WRITTEN REQUEST - Print, without any changes, only the lines of the records from the line with "What out of" up to and including the line with "4671 millimetres".

*** RECORDS SHOWN ***

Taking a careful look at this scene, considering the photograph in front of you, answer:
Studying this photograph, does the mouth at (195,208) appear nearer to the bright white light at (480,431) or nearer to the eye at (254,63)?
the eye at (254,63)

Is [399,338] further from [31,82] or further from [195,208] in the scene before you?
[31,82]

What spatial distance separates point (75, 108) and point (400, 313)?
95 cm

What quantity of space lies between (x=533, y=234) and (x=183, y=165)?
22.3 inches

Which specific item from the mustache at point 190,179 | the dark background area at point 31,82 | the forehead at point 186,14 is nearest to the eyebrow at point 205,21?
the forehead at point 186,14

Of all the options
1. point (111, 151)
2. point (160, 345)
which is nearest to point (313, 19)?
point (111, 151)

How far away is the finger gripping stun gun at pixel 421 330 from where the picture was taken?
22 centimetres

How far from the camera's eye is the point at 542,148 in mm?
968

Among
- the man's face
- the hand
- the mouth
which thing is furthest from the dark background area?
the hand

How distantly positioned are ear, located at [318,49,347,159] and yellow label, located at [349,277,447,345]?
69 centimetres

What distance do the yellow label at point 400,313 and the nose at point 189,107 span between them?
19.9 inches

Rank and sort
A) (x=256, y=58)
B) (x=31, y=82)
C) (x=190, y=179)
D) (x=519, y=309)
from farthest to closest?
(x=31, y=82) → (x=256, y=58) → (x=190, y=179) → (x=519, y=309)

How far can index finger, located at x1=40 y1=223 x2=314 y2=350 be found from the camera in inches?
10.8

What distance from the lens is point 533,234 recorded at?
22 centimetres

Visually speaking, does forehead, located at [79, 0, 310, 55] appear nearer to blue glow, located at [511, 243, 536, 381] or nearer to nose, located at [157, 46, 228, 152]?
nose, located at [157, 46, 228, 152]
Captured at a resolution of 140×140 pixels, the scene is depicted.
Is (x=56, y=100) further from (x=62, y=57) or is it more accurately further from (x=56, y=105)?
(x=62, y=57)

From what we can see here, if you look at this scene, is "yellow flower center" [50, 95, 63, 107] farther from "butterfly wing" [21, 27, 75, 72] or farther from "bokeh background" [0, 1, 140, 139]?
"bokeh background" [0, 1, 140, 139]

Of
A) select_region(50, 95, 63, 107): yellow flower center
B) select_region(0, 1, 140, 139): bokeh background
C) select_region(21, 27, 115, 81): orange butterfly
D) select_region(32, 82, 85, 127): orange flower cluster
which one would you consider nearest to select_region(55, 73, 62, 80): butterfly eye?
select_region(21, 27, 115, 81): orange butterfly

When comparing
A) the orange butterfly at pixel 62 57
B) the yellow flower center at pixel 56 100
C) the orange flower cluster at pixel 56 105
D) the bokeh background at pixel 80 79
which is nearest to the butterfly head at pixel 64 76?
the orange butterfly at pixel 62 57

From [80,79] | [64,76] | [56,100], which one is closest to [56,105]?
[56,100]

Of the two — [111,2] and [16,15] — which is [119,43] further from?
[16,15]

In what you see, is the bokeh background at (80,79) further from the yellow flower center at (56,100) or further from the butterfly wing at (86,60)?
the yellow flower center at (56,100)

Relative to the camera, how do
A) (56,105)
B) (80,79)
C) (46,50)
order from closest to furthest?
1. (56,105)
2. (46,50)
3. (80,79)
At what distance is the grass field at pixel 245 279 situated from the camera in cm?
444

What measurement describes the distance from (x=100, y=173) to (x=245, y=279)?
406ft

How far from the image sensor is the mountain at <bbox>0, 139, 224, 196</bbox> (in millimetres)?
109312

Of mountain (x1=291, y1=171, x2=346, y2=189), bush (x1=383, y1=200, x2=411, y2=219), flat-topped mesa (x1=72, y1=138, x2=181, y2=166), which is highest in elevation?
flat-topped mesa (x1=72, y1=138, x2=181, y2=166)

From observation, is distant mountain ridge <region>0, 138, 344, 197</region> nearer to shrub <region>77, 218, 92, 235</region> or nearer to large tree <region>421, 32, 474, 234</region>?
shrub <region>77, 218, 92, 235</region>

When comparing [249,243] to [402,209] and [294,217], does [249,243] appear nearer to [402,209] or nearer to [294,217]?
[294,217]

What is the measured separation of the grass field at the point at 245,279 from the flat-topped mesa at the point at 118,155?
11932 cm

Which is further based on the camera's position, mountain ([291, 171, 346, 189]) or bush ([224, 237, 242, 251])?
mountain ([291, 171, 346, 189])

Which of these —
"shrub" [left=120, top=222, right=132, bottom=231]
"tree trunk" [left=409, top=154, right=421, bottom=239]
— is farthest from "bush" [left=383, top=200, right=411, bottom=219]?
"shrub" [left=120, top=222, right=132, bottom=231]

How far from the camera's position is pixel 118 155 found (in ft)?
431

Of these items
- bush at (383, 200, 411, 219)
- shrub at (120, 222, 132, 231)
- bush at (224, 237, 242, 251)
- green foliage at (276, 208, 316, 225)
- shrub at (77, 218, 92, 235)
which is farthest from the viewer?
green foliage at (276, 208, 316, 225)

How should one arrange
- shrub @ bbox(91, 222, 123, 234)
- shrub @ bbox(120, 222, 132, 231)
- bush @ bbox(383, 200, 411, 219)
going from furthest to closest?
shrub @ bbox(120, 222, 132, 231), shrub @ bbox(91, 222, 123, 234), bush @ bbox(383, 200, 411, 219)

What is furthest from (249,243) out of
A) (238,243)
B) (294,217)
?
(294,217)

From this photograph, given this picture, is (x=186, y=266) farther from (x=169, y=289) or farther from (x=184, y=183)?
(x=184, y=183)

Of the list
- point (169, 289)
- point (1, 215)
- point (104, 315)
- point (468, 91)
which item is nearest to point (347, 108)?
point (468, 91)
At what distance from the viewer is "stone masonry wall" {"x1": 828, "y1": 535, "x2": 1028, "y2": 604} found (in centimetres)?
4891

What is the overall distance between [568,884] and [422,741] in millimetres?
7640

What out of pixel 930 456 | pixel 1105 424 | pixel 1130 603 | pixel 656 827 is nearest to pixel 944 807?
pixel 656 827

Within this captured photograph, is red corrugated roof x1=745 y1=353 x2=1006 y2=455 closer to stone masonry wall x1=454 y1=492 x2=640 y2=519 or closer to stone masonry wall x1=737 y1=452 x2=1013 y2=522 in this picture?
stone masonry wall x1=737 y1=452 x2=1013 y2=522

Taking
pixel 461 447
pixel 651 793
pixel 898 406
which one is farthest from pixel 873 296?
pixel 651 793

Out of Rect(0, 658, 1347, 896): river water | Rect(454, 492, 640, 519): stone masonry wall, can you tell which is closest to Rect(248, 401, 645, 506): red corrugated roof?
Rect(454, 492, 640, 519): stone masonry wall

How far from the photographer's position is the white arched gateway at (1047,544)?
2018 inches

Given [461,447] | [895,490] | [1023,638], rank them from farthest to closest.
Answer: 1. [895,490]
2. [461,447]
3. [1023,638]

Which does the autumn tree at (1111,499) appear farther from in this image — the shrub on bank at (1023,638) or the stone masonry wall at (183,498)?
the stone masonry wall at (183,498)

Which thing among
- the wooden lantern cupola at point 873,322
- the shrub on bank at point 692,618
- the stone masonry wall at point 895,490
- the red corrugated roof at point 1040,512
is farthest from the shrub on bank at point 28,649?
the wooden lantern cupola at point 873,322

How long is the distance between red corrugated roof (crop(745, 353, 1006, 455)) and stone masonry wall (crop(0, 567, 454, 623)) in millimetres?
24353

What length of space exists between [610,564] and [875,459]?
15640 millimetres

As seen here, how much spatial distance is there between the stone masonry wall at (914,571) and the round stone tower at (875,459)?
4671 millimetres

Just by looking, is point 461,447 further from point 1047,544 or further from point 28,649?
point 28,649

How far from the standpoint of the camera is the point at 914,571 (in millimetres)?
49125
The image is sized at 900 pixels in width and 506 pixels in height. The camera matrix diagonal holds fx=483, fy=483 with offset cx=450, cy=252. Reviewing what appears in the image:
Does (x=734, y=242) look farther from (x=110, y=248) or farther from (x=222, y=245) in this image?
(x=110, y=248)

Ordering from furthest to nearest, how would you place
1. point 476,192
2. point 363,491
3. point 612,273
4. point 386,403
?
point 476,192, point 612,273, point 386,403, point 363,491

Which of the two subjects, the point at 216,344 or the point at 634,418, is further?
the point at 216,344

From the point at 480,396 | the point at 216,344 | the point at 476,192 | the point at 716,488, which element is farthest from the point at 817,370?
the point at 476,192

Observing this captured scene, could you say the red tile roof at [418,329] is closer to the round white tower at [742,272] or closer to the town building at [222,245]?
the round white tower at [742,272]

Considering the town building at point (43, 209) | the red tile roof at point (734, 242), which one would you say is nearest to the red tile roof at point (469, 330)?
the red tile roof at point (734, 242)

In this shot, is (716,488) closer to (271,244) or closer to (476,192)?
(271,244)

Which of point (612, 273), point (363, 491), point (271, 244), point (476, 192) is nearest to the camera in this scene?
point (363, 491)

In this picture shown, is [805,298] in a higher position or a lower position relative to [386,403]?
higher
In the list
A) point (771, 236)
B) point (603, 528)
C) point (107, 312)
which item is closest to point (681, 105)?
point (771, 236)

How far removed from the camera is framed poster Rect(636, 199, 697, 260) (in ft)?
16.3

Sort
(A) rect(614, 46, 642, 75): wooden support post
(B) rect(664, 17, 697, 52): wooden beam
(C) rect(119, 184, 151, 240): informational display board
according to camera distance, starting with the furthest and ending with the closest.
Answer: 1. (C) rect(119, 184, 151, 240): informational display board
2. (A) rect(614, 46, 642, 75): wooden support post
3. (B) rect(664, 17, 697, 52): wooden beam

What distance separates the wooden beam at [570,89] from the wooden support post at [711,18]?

***

RESPONSE -
What out of pixel 930 456 | pixel 1105 424 | pixel 1130 603 | pixel 656 827 is nearest to pixel 944 807?
pixel 656 827

Within this captured photograph, is red corrugated roof x1=745 y1=353 x2=1006 y2=455 closer to stone masonry wall x1=454 y1=492 x2=640 y2=519 or closer to stone masonry wall x1=737 y1=452 x2=1013 y2=522 in this picture?
stone masonry wall x1=737 y1=452 x2=1013 y2=522

Taking
pixel 461 447
pixel 651 793
pixel 898 406
which one is farthest from pixel 873 296?
pixel 651 793

Out of Rect(0, 658, 1347, 896): river water | Rect(454, 492, 640, 519): stone masonry wall, can you tell which is closest to Rect(248, 401, 645, 506): red corrugated roof?
Rect(454, 492, 640, 519): stone masonry wall

How far from the photographer's position is the white arched gateway at (1047,544)?
2018 inches

Given [461,447] | [895,490] | [1023,638], rank them from farthest to closest.
Answer: 1. [895,490]
2. [461,447]
3. [1023,638]

Which does the autumn tree at (1111,499) appear farther from in this image — the shrub on bank at (1023,638) or the stone masonry wall at (183,498)?
the stone masonry wall at (183,498)

Which thing among
- the wooden lantern cupola at point 873,322
- the shrub on bank at point 692,618
- the stone masonry wall at point 895,490
- the red corrugated roof at point 1040,512
is farthest from the shrub on bank at point 28,649?
the wooden lantern cupola at point 873,322

How long is the distance between red corrugated roof (crop(745, 353, 1006, 455)) and stone masonry wall (crop(0, 567, 454, 623)) in millimetres?
24353

What length of space exists between [610,564] and [875,459]?
15640 millimetres

As seen here, how much spatial distance is there between the stone masonry wall at (914,571) and the round stone tower at (875,459)?
4671 millimetres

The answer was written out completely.